» **What you have to do**:
Filter the listing down to the lines containing the word "void".

» **Given information**:

++++++

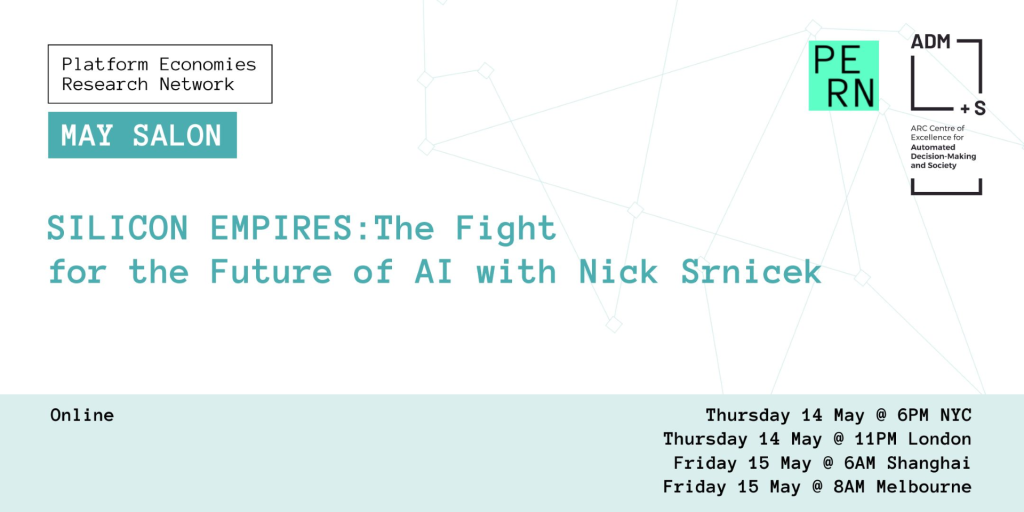 Platform Economies Research Network

MAY SALON

PE
RN

ADM
+S

ARC Centre of Excellence for
Automated Decision-Making and Society

SILICON EMPIRES:The Fight for the Future of AI with Nick Srnicek

Online

Thursday 14 May @ 6PM NYC
Thursday 14 May @ 11PM London
Friday 15 May @ 6AM Shanghai
Friday 15 May @ 8AM Melbourne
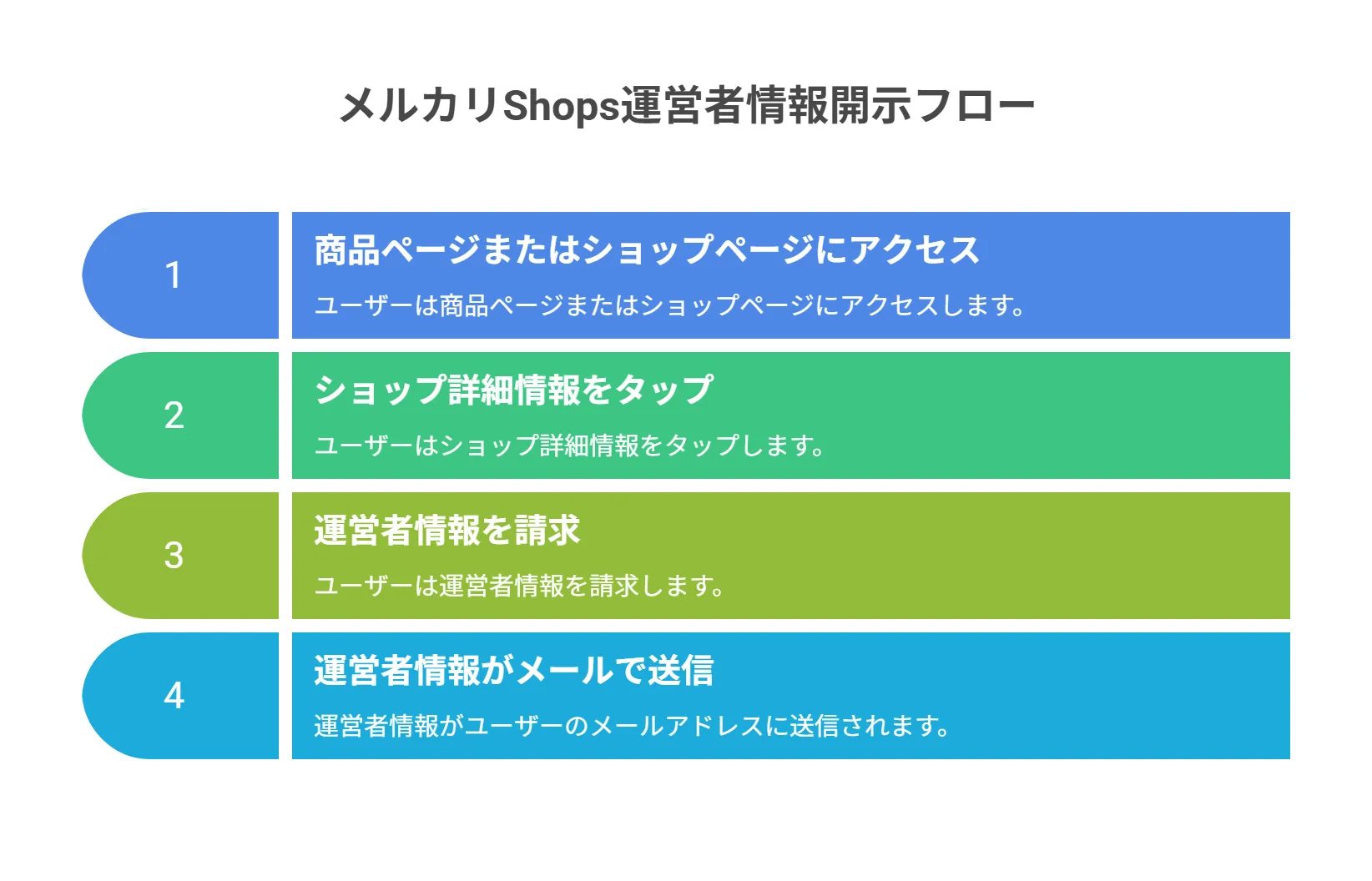 メルカリShops運営者情報開示フロー

1

商品ページまたはショップページにアクセス

ユーザーは商品ページまたはショップページにアクセスします。

2

ショップ詳細情報をタップ

ユーザーはショップ詳細情報をタップします。

3

運営者情報を請求

ユーザーは運営者情報を請求します。

4

運営者情報がメールで送信

運営者情報がユーザーのメールアドレスに送信されます。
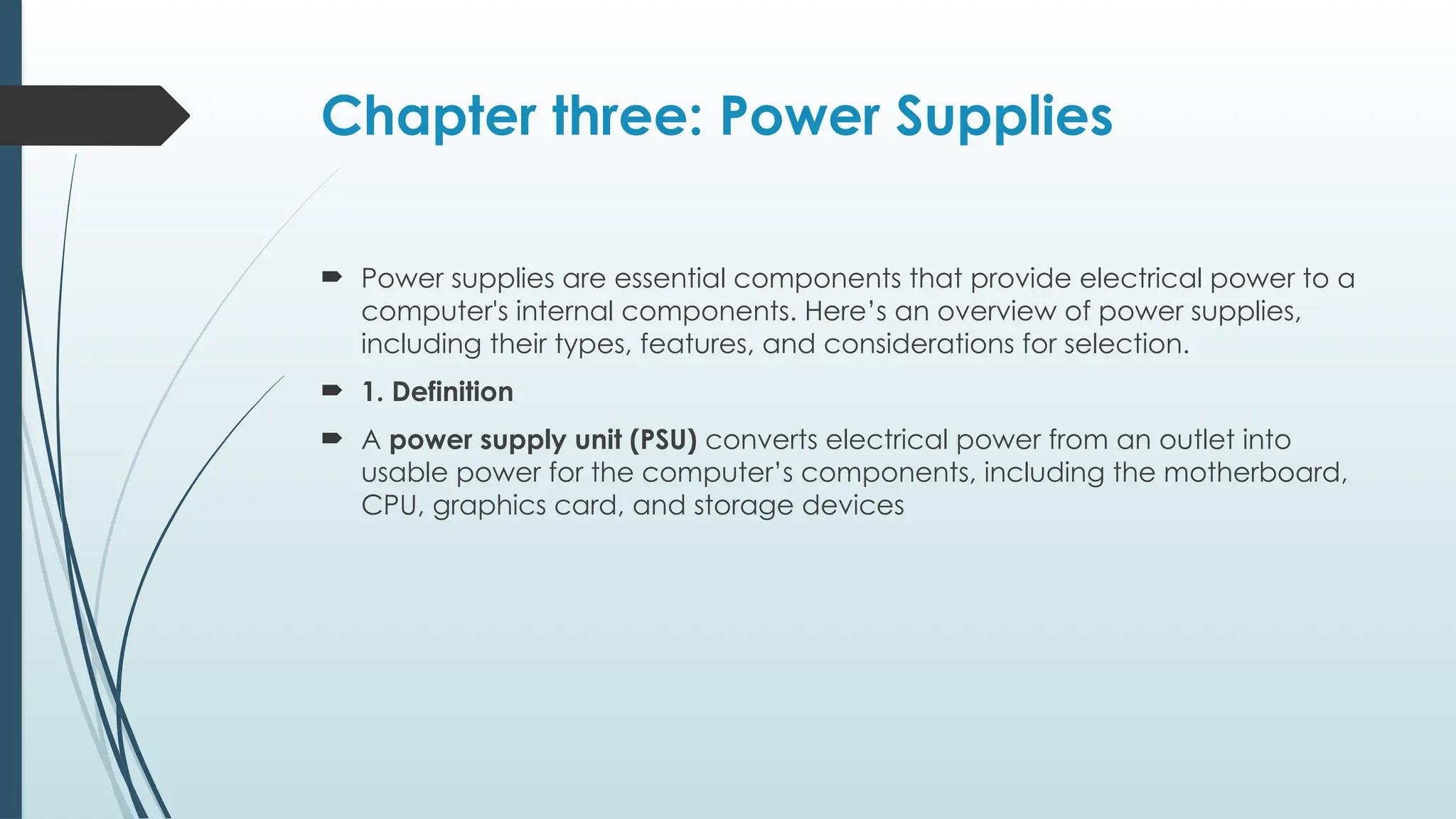 Chapter three: Power Supplies

Power supplies are essential components that provide electrical power to a computer's internal components. Here’s an overview of power supplies, including their types, features, and considerations for selection.

1. Definition

A power supply unit (PSU) converts electrical power from an outlet into usable power for the computer’s components, including the motherboard, CPU, graphics card, and storage devices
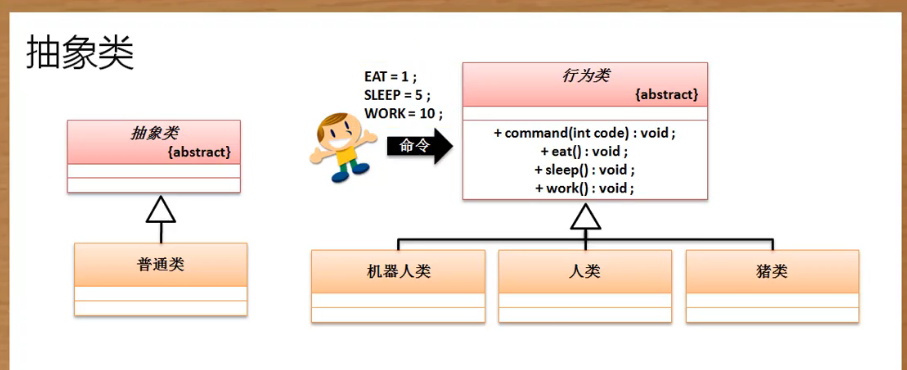 抽象类

抽象类
{abstract}

普通类

EAT = 1 ;
SLEEP = 5 ;
WORK = 10 ;

命令

行为类
{abstract}

+ command(int code) : void ;
+ eat() : void ;
+ sleep() : void ;
+ work() : void ;

机器人类

人类

猪类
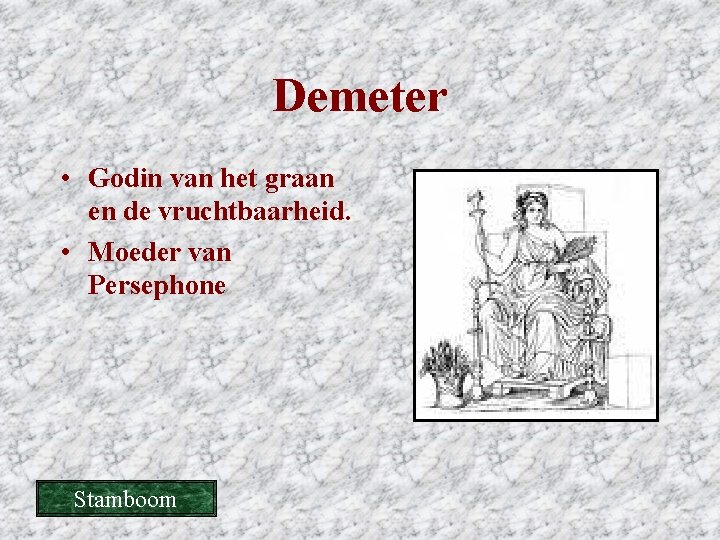 Demeter

• Godin van het graan en de vruchtbaarheid.
• Moeder van Persephone

Stamboom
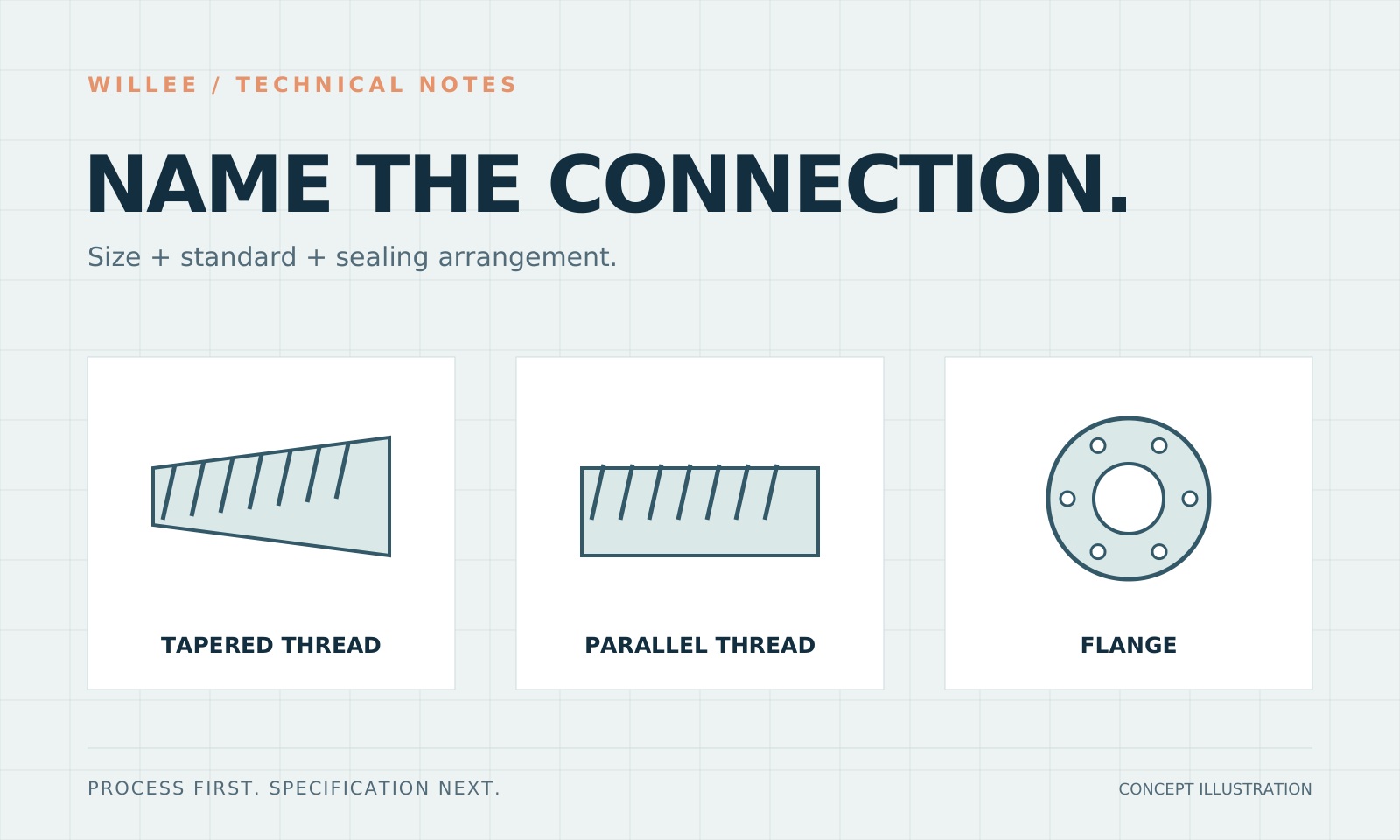 WILLEE / TECHNICAL NOTES

NAME THE CONNECTION.

Size + standard + sealing arrangement.

TAPERED THREAD

PARALLEL THREAD

FLANGE

PROCESS FIRST. SPECIFICATION NEXT.

CONCEPT ILLUSTRATION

++++++

» **Exercise response**:
+ command(int code) : void ;
+ eat() : void ;
+ sleep() : void ;
+ work() : void ;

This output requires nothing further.